▶ WHAT NEEDS TO BE DONE: From the entries that follow, copy each line containing the word "genus".

▶ PROVIDED DATA:

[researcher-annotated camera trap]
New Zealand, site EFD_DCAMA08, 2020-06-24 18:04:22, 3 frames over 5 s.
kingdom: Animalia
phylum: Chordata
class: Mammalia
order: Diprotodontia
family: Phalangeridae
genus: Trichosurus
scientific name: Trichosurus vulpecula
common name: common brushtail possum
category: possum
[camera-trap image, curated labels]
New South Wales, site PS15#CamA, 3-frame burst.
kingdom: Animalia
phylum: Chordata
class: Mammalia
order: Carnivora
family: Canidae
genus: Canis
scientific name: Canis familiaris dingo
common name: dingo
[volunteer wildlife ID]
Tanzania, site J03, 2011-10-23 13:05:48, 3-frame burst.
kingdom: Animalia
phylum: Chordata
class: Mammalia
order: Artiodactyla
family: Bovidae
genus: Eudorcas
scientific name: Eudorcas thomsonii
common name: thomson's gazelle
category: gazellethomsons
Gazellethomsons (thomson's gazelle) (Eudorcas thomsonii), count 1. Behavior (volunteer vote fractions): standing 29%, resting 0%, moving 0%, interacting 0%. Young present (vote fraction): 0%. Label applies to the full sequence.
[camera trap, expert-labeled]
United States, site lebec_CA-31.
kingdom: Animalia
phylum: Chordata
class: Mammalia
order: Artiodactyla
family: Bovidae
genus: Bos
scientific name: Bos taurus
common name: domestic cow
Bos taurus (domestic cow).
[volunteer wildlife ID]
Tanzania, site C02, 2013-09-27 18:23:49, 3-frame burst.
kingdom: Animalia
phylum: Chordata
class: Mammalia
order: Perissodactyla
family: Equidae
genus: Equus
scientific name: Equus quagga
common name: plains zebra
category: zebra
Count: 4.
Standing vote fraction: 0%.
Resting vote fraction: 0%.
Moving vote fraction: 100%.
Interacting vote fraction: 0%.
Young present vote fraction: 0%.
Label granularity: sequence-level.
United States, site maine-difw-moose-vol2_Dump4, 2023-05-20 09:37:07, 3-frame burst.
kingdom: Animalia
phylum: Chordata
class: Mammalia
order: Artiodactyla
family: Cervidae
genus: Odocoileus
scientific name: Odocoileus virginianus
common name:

▶ FINISHED EXERCISE:
genus: Trichosurus
genus: Canis
genus: Eudorcas
genus: Bos
genus: Equus
genus: Odocoileus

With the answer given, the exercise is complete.